Organization of Information Retrieval Procedures for Approximate Attribute Matching Open Access
Downloadable ContentDownload PDF
An objective of information systems is to effectively retrieve data items similar to the specifications of given queries. One of the major data structures for information retrieval constitutes the bit-attribute matrices, in which the items are described using binary vectors where the values of 0 and 1 signify the absence or presence of the attributes. In this dissertation, we have developed a technique that provides efficient searching procedures for operating on bit-attribute matrices. The query specifies which attributes to search for and a similarity threshold that matching items have to exceed. Each attribute in a query carries a weight value that characterizes its relative importance for this particular request. An information item is selected when the weighted sum of matching attributes goes above an established threshold. The suggested technique for weighted search in bit-attribute matrices employs what is called the "vertical" representation of a bit-attribute matrix. Regularly, in a straight "horizontal" representation of a bit-attribute matrix the attributes of a particular item are grouped together in a collection of machine-words; contrary, in the "vertical" representation the identical attributes of different items are featured as bit-slices in the sense that they are stored in the same machine-word.

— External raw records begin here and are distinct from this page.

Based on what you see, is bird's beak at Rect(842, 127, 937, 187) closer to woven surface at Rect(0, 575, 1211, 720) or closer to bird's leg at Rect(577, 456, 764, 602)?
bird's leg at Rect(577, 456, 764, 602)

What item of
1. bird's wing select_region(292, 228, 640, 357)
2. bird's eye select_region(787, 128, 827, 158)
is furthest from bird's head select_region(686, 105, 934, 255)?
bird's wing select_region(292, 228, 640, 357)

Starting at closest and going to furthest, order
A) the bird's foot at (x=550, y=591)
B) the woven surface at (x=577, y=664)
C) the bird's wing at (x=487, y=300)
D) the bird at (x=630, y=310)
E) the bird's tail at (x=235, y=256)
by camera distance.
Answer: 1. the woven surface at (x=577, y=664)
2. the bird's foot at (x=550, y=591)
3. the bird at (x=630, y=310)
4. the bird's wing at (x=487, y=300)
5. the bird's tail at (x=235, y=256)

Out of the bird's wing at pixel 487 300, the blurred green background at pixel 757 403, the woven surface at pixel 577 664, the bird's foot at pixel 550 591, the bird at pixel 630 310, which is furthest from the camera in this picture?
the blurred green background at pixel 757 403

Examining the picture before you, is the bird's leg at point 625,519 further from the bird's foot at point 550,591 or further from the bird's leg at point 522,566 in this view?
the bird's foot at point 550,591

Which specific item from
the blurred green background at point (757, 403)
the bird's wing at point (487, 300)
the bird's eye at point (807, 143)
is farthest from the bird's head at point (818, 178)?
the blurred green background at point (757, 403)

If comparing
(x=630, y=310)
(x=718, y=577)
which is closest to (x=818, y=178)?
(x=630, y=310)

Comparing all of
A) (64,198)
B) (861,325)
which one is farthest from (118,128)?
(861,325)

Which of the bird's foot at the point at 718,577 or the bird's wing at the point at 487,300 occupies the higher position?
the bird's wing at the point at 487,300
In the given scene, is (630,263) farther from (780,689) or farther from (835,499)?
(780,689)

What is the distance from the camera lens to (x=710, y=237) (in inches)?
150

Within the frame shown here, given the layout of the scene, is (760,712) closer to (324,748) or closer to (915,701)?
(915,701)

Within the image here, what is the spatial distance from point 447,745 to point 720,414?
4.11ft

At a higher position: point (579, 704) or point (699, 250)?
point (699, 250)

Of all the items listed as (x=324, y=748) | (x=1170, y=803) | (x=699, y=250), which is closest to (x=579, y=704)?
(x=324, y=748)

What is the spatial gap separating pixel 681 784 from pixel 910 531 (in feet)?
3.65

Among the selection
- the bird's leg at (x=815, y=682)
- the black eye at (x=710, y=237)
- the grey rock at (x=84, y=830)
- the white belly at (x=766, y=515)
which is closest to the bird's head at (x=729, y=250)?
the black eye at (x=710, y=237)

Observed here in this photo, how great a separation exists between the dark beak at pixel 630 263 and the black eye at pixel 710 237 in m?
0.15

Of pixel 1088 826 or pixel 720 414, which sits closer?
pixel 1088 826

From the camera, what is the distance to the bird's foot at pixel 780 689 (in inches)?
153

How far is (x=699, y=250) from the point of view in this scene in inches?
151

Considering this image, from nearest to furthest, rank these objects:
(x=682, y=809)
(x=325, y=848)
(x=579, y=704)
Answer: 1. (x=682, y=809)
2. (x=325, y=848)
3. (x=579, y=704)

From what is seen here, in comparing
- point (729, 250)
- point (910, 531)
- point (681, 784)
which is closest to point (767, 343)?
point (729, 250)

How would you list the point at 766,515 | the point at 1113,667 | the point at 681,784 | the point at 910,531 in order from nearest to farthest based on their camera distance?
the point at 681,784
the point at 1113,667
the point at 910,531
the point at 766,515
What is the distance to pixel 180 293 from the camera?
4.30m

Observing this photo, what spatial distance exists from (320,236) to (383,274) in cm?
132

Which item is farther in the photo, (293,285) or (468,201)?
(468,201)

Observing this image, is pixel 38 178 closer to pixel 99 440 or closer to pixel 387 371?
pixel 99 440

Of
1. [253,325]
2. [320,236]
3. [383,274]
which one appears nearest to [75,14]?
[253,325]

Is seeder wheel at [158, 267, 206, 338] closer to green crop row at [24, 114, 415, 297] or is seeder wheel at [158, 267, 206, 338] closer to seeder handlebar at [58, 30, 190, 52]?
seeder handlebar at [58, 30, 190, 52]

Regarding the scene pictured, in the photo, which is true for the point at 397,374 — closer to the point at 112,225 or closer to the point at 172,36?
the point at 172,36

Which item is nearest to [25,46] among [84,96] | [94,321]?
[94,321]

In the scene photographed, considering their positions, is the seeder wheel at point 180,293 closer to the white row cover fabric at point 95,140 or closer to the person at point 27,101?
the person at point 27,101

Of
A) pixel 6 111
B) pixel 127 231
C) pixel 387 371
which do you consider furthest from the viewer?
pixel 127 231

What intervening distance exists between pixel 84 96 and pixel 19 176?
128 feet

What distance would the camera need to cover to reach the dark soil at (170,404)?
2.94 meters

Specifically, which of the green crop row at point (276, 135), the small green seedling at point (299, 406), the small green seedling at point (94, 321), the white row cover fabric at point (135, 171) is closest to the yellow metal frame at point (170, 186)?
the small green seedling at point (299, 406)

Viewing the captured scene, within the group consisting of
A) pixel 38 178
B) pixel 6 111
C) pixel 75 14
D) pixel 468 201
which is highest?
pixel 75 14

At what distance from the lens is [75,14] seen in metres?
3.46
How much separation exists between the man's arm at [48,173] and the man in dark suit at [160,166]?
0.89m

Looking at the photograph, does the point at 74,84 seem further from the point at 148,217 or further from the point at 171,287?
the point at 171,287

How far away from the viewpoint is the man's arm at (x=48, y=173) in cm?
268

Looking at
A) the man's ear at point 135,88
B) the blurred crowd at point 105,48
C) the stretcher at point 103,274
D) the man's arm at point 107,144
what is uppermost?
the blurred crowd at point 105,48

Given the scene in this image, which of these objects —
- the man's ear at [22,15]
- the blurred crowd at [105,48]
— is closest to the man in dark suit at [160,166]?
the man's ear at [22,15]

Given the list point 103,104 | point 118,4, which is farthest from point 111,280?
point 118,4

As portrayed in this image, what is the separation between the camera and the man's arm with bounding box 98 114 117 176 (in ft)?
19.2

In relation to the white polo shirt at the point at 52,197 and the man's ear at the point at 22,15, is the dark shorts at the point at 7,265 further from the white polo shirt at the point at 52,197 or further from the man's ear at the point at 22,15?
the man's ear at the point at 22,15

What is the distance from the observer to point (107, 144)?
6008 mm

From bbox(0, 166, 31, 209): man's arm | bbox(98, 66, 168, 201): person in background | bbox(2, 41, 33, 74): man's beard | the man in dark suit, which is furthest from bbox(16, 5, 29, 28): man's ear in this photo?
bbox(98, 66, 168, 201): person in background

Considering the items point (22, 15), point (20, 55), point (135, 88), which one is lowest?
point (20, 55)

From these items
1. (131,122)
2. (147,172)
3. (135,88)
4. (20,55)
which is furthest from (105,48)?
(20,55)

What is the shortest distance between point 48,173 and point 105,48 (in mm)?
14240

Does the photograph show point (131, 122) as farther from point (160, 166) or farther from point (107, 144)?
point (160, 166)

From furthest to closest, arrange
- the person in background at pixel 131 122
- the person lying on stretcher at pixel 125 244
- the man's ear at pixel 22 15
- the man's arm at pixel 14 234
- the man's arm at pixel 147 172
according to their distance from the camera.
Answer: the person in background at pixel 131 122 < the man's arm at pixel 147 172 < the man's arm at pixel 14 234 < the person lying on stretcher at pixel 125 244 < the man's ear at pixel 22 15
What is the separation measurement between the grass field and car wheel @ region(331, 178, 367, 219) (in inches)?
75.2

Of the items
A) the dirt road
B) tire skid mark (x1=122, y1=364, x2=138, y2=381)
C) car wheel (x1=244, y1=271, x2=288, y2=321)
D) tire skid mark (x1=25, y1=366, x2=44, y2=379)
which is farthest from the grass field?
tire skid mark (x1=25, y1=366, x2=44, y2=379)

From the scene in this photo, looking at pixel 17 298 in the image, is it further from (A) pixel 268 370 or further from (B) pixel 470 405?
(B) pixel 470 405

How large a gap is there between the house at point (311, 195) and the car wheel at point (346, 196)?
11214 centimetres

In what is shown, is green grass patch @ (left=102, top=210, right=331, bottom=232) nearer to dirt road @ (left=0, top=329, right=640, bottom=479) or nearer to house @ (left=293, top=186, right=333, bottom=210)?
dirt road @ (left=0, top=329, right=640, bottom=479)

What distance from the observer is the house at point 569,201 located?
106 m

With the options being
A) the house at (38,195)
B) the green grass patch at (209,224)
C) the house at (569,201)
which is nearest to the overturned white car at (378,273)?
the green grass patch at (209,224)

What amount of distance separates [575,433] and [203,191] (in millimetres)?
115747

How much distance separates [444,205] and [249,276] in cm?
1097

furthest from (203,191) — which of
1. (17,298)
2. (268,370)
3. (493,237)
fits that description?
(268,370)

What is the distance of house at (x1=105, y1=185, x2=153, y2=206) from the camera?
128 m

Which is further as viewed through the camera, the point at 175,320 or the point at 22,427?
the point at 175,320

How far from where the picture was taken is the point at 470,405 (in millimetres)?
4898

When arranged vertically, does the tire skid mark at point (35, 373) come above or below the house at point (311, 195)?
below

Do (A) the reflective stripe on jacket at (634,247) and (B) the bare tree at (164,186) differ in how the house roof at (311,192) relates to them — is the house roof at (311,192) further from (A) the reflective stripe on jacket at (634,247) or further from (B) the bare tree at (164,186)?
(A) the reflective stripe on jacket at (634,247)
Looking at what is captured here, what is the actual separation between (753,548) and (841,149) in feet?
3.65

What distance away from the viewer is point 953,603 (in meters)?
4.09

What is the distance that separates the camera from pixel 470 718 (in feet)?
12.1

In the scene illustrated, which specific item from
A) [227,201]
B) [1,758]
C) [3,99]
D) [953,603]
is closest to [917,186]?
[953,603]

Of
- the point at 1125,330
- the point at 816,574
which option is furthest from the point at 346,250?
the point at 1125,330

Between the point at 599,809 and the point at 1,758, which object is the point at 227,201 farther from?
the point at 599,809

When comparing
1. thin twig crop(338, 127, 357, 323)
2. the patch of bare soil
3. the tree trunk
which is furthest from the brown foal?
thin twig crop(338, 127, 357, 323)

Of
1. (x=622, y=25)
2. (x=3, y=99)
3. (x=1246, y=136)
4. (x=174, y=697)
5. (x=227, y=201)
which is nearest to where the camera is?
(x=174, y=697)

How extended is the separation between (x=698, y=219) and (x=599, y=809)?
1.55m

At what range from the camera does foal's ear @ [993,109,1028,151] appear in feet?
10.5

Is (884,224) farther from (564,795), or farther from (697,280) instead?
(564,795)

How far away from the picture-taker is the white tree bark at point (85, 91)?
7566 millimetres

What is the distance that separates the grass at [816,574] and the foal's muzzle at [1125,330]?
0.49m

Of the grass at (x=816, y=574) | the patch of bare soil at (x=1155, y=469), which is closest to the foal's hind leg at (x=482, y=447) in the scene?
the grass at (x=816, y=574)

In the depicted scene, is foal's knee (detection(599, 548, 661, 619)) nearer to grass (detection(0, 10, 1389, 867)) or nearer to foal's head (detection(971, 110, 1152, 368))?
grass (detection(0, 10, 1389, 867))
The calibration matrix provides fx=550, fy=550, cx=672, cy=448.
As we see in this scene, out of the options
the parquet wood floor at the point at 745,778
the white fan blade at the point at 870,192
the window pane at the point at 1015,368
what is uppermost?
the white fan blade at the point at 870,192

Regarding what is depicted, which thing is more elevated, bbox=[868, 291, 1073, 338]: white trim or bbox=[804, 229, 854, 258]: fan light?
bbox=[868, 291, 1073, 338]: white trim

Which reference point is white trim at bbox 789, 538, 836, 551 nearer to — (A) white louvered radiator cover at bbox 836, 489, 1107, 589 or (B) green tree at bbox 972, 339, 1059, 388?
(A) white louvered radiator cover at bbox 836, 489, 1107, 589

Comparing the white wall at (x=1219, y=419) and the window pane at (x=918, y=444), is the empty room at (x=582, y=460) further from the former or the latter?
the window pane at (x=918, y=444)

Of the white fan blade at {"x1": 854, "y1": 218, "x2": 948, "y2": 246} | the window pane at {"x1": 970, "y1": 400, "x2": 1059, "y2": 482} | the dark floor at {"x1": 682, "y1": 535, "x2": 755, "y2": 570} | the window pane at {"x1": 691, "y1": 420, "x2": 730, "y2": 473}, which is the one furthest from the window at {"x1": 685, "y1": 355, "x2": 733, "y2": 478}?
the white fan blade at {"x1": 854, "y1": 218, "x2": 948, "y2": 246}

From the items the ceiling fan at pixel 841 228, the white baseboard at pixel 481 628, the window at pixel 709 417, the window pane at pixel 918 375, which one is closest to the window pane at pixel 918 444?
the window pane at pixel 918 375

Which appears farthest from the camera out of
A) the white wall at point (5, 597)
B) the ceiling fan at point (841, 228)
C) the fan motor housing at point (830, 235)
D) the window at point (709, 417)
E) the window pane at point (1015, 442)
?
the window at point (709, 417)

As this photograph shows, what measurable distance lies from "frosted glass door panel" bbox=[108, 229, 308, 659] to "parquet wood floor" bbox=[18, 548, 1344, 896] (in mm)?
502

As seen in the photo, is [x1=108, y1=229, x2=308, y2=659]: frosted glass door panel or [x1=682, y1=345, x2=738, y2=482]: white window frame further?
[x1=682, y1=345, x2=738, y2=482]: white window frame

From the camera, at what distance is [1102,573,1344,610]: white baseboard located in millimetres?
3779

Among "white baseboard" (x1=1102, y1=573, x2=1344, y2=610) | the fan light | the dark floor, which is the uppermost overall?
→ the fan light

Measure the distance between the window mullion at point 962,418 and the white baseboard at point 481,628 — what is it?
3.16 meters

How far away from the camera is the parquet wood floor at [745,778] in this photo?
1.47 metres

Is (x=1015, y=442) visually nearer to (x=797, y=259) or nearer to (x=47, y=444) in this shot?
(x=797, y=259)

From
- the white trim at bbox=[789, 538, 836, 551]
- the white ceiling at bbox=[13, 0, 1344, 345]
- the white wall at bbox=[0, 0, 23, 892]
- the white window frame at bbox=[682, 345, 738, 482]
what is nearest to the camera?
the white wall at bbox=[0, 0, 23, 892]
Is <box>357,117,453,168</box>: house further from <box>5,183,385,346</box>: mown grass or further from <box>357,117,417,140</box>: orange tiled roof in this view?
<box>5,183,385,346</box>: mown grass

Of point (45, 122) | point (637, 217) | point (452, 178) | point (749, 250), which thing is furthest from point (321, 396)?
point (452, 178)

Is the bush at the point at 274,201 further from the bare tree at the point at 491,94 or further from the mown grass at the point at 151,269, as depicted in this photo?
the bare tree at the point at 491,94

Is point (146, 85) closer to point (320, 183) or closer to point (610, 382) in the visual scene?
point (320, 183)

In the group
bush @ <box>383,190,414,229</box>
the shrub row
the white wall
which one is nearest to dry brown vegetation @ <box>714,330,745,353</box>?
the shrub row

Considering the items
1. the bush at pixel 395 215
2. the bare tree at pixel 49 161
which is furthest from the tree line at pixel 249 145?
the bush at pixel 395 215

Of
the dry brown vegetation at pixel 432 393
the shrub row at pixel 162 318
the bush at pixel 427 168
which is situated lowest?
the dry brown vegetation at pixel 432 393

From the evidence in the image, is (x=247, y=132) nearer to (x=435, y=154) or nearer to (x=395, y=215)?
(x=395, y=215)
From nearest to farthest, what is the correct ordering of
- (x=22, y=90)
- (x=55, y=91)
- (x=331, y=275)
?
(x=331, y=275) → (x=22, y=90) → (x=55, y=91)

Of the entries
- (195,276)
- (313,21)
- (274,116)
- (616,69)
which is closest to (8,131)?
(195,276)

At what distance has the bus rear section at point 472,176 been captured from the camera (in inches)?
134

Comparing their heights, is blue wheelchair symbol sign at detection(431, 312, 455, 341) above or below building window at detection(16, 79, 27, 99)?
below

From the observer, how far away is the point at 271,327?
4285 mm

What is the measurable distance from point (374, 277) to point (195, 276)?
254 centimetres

Thus, in a 64-bit machine, a bit-slice contains the identical attributes of 64 different items. This technique offers a number of operational advantages that have been thoroughly investigated in this work to ensure the efficient organization of information retrieval procedures. Advances in computing environments such as from 32-bits to 64-bits would result in efficiency improvement. No extra cost is necessary on top of exact matching to perform approximate search. The technique is easily parallelized so that multiple processor can work together to speed up the search with little coordination. Experiments were run to test the technique outside the analytically estimated realm. Efficiency improvement observed in the experiments shows that the suggested scheme provides an eight time speedup with respect to the ordinary organization. A privacy-preserving clinical notes search program was built to demonstrate the application of the technique.